• _Listed records_:
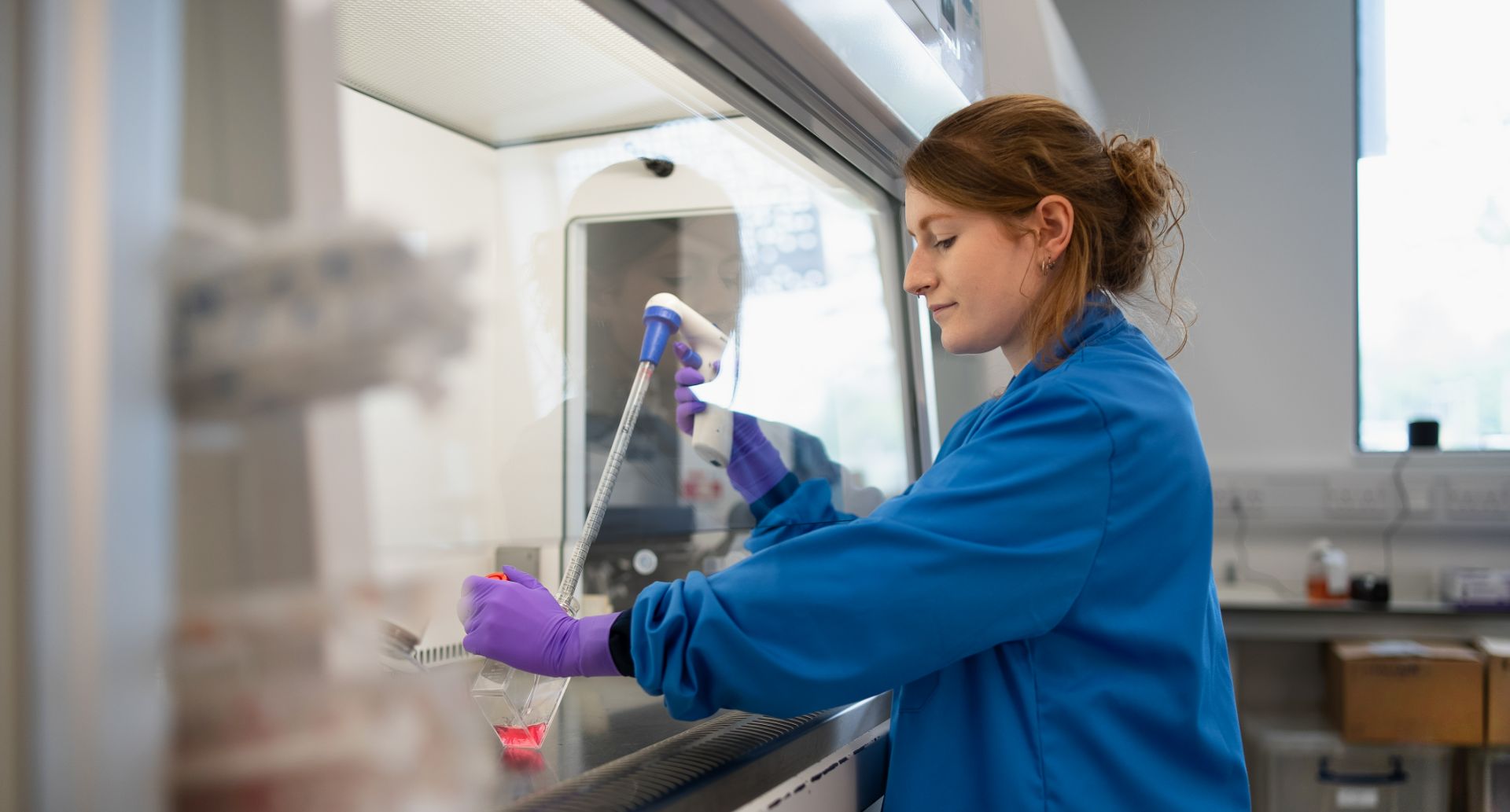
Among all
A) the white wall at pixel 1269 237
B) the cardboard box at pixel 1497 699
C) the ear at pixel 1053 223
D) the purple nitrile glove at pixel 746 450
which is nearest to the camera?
the ear at pixel 1053 223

• _Job_:
From the entries above, pull out each line that contains the word "pixel". Case counts.

• _Task result_:
A) the white wall at pixel 1269 237
B) the cardboard box at pixel 1497 699
C) the ear at pixel 1053 223
D) the purple nitrile glove at pixel 746 450
the ear at pixel 1053 223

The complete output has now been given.